READING TEXT ▸
Antiochus or Antioch Kantemir or Cantemir (Антиох Дмитриевич Кантемир; Antioh Cantemir; Antioh Kantemiroğlu; Antioche Cantemir; 8 September 1708 – 31 March 1744) was a Moldavian who served as a man of letters, diplomat, and prince during the Russian Enlightenment. He has been called "the father of Russian poetry".

==Life==
Kantemir was born into a noble Moldavian family at Iași on 8 September 1708. His illiterate grandfather Constantin had been made voivode of Moldavia by the Ottomans in 1685 and was succeeded by his well-educated sons Antioch and Demetrius. Kantemir was the son of Demetrius by his wife, Princess Kassandra Cantacuzene, who claimed descent from the Byzantine dynasty of the same name. He spent much of his youth in Constantinople as a hostage to the Turks. He was then educated by his father and at the St Petersburg Academy before moving to the family estate near Dmitrovsk.

He served as the Russian ambassador at London from 1731 to 1736, when he was relocated to Paris to serve as Russia's minister plenipotentiary to the Kingdom of France. There, he became a noted intellectual and a close friend of Montesquieu and Voltaire. Kantemir died a bachelor in Paris amid litigation concerning his illegitimate children.

==Work==
Considered "the father of Russian poetry", Kantemir used his classical education to assist Peter the Great's programme of modernizing and westernizing Russian culture. His most noticeable effort in this regard is his Petrida, an unfinished epic glorifying the emperor. He produced a tract on old Russian versification in 1744 and numerous odes and fables. His use of gallic rhyme schemes can make his work seem antiquated and awkward to modern readers.

He edited his father's History of the Growth and Decay of the Ottoman Empire in England and wrote a biography and bibliography of his father which later accompanied its 1756 edition. His 1742 Letters on Nature and Man (O Prirode i Cheloveke) was a philosophical work. He is best remembered for his satires in the manner of Juvenal, including To My Mind: On Those Who Blame Education and On the Envy and Pride of Evil-Minded Courtiers, which were among the first such works in the Russian language.

Kantemir translated Horace and Anacreon into Russian, as well as Algarotti's Dialogues on Light and Colors.
He also translated De Fontenelle's Conversations on the Plurality of Worlds, in 1730. When Kantemir's teacher, Christopher Gross, asked the academy to publish the translation, the responsible manager of the chancellery, Johann Daniel Schumacher, wanted to first get permission from the government and the Holy Synod.
Correspondence regarding the matter dragged on until 1738, when permission to publish was finally given, but the book was not published until 1740.

Kantemir's own works were translated into French by the Abbé Guasco, who also penned his biography.

Stored entries
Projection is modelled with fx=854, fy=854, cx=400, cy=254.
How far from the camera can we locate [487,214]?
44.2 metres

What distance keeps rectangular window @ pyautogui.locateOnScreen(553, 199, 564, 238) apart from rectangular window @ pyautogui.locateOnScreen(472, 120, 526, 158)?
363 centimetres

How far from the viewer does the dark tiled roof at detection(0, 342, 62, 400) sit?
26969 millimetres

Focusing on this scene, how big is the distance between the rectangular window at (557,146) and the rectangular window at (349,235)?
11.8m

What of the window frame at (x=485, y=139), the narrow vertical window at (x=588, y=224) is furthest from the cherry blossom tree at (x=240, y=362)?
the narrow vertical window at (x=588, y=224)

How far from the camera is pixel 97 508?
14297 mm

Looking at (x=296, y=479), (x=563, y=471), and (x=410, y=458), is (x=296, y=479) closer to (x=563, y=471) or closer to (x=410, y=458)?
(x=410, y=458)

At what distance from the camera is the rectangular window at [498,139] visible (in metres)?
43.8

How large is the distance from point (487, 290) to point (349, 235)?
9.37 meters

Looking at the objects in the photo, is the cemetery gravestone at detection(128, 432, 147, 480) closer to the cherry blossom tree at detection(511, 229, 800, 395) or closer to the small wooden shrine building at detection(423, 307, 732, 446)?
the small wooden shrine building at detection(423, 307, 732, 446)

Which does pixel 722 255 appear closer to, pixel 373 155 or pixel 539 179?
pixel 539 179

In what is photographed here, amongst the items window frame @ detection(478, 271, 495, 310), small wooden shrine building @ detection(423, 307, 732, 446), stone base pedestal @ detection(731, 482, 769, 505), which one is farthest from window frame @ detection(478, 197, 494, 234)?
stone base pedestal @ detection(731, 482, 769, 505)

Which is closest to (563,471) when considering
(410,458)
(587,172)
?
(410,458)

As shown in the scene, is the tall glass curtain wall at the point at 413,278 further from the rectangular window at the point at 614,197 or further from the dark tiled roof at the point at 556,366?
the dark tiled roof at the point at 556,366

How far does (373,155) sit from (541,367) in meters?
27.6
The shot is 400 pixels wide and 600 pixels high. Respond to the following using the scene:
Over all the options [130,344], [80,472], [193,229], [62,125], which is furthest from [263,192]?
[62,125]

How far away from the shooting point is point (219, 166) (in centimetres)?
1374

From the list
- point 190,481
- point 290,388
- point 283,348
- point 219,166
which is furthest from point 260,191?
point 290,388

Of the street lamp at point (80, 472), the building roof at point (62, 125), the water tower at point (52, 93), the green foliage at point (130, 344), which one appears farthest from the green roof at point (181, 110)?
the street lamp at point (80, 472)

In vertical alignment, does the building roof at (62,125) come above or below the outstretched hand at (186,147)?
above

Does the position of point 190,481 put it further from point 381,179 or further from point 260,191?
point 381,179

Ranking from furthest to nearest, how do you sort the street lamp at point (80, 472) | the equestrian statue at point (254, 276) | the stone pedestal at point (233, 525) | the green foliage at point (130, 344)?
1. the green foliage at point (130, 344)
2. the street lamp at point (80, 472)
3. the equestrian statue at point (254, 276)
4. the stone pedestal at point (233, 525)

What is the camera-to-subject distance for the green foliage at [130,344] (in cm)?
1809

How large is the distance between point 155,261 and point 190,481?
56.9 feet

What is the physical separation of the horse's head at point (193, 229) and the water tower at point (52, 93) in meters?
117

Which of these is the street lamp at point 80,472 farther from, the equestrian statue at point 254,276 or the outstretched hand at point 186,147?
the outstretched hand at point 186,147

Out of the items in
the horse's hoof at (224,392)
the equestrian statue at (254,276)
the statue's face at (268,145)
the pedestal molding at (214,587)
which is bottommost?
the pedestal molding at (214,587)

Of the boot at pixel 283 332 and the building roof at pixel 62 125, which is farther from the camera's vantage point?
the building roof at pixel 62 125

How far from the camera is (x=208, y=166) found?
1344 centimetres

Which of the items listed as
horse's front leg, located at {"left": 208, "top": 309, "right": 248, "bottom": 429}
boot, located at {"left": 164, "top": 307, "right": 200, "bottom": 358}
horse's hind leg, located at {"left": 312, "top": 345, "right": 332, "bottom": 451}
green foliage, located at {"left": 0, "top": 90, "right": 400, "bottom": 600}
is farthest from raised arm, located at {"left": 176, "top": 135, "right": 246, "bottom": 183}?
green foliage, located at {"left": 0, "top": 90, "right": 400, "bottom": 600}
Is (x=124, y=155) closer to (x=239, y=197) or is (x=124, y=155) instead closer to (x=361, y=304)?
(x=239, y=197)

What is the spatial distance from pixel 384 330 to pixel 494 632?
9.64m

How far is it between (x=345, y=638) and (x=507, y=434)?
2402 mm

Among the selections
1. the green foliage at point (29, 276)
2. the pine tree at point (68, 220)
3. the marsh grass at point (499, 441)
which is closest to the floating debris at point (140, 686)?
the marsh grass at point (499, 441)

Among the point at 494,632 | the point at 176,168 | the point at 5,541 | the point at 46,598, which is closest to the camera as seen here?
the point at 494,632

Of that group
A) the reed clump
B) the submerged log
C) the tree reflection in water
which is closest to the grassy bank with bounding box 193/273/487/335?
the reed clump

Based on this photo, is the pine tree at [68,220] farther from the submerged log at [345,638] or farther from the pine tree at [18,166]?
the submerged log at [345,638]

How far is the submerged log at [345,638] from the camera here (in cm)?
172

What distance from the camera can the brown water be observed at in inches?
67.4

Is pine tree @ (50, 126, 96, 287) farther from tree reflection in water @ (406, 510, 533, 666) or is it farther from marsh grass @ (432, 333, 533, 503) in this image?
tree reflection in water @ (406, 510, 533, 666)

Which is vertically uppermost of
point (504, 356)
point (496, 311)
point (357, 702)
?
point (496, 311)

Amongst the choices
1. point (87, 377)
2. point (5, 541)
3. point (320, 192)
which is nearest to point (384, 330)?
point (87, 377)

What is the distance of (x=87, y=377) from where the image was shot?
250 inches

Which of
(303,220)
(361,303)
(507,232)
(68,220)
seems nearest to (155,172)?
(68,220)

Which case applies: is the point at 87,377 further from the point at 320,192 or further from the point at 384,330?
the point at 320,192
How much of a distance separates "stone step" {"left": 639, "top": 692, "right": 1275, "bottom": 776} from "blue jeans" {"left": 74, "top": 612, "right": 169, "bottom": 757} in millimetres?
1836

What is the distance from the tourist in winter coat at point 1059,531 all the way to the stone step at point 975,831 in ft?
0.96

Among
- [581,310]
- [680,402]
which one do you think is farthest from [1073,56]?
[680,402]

WHAT YOU HAVE TO DO ▸ According to the text on Kantemir, in which city did he serve as the Russian ambassador from 1731 to 1736? The data stand apart from the text on Kantemir and are not connected to it.

RESPONSE TO THE TASK ▸ London